Ledger's chief technical officer, Charles Guillemette, also weighed in on the crash at X, saying “this is not a Terra Luna-type event” due to the relatively small size of the USR.
Questions about security audit restrictions
Resolve's smart contracts have undergone multiple audits since 2024, but according to Perl, while the audits were “significant”, they were also “inflexible and extensive in nature”. He argued that real-time, artificial intelligence-powered monitoring is needed to “continuously analyze protocol activity” to detect anomalies as they emerge.

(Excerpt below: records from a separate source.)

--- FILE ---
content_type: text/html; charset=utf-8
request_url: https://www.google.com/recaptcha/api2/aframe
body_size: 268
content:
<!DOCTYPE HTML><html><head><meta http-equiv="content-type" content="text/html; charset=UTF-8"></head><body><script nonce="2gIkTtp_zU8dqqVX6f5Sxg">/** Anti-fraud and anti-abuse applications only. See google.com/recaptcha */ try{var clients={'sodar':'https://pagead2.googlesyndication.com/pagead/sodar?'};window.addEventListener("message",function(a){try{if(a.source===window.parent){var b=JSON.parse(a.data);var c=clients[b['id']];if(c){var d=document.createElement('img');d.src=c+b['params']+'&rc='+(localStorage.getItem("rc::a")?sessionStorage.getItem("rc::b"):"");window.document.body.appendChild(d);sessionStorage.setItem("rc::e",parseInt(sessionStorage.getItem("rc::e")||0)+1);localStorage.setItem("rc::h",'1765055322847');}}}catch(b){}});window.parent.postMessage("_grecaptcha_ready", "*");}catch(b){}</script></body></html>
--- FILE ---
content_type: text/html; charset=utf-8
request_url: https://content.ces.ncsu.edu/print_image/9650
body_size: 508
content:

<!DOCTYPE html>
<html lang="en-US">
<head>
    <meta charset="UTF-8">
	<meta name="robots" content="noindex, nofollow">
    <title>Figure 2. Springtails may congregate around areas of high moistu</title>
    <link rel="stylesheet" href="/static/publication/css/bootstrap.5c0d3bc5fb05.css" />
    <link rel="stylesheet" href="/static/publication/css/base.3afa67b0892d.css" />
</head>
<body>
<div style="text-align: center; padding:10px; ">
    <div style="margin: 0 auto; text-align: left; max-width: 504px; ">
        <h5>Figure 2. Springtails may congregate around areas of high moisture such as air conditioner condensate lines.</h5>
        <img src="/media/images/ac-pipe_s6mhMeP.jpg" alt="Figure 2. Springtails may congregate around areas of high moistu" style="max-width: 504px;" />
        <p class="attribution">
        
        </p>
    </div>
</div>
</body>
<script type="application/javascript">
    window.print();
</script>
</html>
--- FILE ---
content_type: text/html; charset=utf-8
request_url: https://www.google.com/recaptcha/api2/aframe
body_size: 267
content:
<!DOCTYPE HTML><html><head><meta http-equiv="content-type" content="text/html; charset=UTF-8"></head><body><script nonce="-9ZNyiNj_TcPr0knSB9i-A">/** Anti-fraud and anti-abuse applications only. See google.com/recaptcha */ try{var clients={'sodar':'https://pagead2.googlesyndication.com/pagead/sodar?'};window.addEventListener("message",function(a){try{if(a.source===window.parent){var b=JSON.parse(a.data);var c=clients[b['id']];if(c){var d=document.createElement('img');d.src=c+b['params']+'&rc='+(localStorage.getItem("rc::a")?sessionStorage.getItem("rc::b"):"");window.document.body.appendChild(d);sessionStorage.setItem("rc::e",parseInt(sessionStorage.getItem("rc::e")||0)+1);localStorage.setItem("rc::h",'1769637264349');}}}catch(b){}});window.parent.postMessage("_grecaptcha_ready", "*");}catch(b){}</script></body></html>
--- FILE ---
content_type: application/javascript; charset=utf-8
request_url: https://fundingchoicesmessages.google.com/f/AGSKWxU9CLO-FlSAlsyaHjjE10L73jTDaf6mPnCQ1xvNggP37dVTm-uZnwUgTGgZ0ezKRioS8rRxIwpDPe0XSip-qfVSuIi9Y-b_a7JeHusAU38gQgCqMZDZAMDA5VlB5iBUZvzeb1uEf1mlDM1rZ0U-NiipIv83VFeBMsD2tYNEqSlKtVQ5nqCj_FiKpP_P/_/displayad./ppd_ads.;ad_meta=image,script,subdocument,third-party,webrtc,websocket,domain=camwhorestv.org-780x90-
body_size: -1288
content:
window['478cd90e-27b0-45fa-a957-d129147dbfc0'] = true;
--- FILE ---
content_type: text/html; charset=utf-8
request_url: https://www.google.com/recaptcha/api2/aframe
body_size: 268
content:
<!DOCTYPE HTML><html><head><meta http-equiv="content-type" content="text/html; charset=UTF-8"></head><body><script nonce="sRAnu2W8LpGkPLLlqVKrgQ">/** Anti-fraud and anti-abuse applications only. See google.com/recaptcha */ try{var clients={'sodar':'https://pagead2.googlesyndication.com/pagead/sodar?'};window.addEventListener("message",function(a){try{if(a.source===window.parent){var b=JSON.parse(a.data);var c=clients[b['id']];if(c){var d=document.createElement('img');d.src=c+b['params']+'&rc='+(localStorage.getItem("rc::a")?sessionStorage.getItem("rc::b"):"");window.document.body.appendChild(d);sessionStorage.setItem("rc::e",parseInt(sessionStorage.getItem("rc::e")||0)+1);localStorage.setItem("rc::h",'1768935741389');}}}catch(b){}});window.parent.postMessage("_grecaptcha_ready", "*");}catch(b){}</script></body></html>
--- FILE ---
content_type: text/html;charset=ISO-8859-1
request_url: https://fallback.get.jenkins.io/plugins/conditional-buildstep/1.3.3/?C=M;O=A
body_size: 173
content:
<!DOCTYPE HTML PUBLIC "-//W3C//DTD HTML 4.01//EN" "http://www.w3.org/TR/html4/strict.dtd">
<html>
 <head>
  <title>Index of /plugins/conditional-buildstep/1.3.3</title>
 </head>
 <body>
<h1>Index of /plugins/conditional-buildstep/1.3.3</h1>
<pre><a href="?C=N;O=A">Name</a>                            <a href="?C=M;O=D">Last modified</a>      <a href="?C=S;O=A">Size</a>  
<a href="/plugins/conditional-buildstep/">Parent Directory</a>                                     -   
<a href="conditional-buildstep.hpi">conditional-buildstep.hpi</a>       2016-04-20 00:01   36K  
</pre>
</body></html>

For stablecoin systems in particular, he said, this means monitoring mint and mint flows against expected behavior, continuously verifying availability of reserve and reserve assets, and looking for anomalies in coin inputs, pricing and liquidity conditions.
In the year Pashov, who audited Resolve's staking module in July 2025, told Cointelegraph that Resolve's design is “good,” and that the root cause is that “the design is not as good as the private key agreement,” which may be an operational security flaw. “We need to understand how this will happen,” he said.
Cointelegraph reached out to Resolv Labs for comment and did not receive a response by press time.
AI eye: IronClaw competitor to OpenClaw, Olas launches bots for Polymarket.